4. Interval funds invest in a diverse mix of assets, including private securities. Assets that make up an interval fund vary and might include commercial property, such as tracts of farmland or forestry land, hedge funds and other private equity funds, business loans, catastrophe bonds and real estate securities. Before investing in an interval fund, carefully read all of the fund's available information, including its prospectus and most recent shareholder report, to make sure you fully understand what makes up the fund's investment pool. For example, a non-money market mutual fund cannot invest more than 15 percent of the fund's assets in illiquid investments, but interval funds are not subject to this limitation.
5. Interval fund investments can be costly. Interval fund fees and expenses tend to be much higher than other closed-end funds and mutual funds. A Morningstar study of mutual fund fees in 2016 found that the asset-weighted average expense ratio of passive mutual funds was 0.17 percent, and 0.75 percent for actively managed mutual funds. In contrast, while interval fund fees vary depending on the fund, you can expect to pay management fees of in excess of 1.5 percent, service fees of up to 0.25 percent, and over 3.5 percent in annual fees. This doesn't include an additional front-end sales charge, broker commissions and redemption fees. Redemption or "repurchase" fees of up to 2 percent of repurchase proceeds are typically charged by interval funds to help the fund pay for expenses related to the periodic repurchases.

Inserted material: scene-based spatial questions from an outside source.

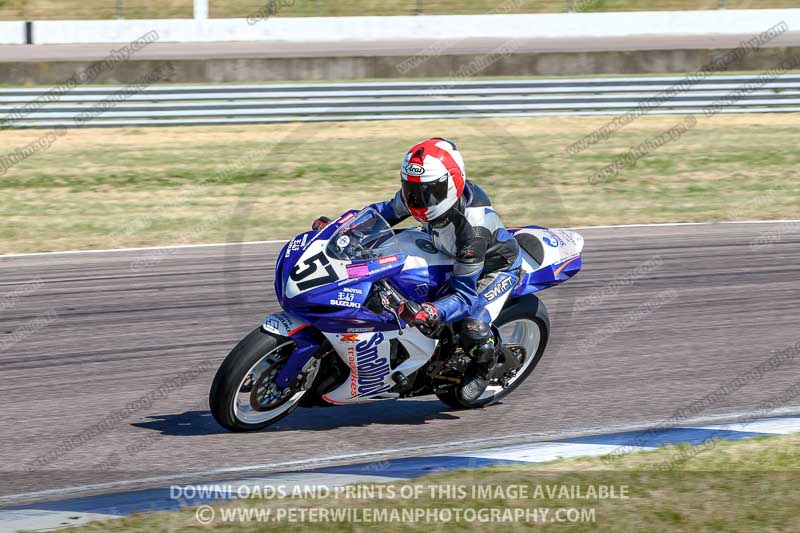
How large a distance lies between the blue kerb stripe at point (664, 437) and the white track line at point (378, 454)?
0.18 meters

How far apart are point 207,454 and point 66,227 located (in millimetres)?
7282

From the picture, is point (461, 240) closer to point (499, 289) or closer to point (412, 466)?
point (499, 289)

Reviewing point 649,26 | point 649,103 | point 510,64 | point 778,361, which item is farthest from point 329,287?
point 649,26

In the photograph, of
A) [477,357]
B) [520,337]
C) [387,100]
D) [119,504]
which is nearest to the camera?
Answer: [119,504]

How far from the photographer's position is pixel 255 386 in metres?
6.28

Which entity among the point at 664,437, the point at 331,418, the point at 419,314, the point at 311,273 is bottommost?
the point at 331,418

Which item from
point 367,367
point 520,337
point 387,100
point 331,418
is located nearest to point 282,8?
point 387,100

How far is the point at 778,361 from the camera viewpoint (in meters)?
8.30

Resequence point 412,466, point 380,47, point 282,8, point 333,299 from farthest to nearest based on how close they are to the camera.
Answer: point 282,8 → point 380,47 → point 333,299 → point 412,466

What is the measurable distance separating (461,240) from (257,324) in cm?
315

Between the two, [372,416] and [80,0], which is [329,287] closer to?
[372,416]

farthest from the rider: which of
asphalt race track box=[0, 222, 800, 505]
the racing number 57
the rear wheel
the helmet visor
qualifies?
asphalt race track box=[0, 222, 800, 505]

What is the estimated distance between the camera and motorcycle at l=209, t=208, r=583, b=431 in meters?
6.17

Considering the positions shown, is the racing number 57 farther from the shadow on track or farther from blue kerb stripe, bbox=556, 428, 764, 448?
blue kerb stripe, bbox=556, 428, 764, 448
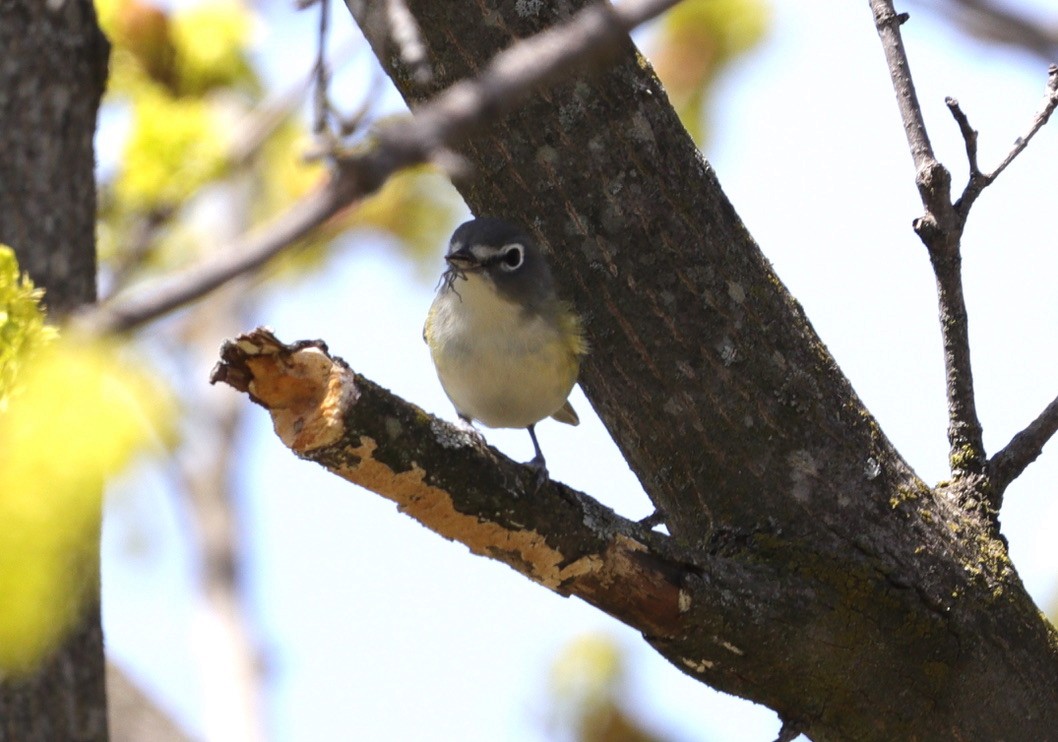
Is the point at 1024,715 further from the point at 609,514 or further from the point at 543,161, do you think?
the point at 543,161

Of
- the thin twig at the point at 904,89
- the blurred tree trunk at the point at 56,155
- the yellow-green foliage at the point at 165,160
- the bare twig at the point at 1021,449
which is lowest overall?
the bare twig at the point at 1021,449

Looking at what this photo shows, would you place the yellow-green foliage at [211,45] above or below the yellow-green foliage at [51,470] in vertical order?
above

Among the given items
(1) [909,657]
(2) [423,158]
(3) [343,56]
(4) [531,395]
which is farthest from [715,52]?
(2) [423,158]

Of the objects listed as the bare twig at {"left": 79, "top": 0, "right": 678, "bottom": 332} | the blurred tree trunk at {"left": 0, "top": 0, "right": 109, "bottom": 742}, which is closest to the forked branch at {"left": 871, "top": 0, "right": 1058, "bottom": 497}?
the bare twig at {"left": 79, "top": 0, "right": 678, "bottom": 332}

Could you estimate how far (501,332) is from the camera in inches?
131

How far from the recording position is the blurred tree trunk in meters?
3.60

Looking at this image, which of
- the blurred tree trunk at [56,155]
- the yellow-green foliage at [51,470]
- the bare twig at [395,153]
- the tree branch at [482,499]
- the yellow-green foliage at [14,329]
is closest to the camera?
the bare twig at [395,153]

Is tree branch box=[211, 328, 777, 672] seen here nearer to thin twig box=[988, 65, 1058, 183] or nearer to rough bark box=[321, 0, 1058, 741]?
rough bark box=[321, 0, 1058, 741]

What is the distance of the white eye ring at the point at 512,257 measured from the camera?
3.05 m

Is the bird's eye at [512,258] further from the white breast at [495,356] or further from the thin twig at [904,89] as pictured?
the thin twig at [904,89]

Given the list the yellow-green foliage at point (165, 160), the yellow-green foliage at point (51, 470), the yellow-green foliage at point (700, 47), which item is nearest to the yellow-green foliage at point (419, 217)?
the yellow-green foliage at point (700, 47)

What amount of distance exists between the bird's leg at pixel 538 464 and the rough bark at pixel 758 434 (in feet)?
1.00

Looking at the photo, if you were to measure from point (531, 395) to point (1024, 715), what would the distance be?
4.67 feet

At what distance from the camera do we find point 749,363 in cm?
281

6. Attractive distribution rates may not tell the whole story. Investors might be drawn to interval funds' relatively high distribution rates, which can exceed 5 percent. But remember: distribution rates are not the same as total returns. A fund's distribution rate is calculated by annualizing the most recent amount paid to investors and dividing the resulting amount by the fund's NAV. The distribution amount comes from some combination of interest earned on fixed-income portfolio holdings, dividends from equity holdings, realized capital gains and return of capital. Some investors might mistakenly believe that this rate consists solely of income (from dividends and interest) plus any capital gains. That's why it's critical that interval fund investors pay attention to whether a fund's distribution rate includes a return of principal or capital (meaning the amount you invested).
If you're considering an interval fund, the most important question to ask is whether the product is right for you. Consider the level of risk you are willing to take with your investments and whether a long-term commitment is within your financial means, or whether you may need access to capital in the short term. And don't ignore the costs and fees associated with products promising higher yields and novel investment opportunities. Expenses can end up eating into the higher yields you were searching for in the first place.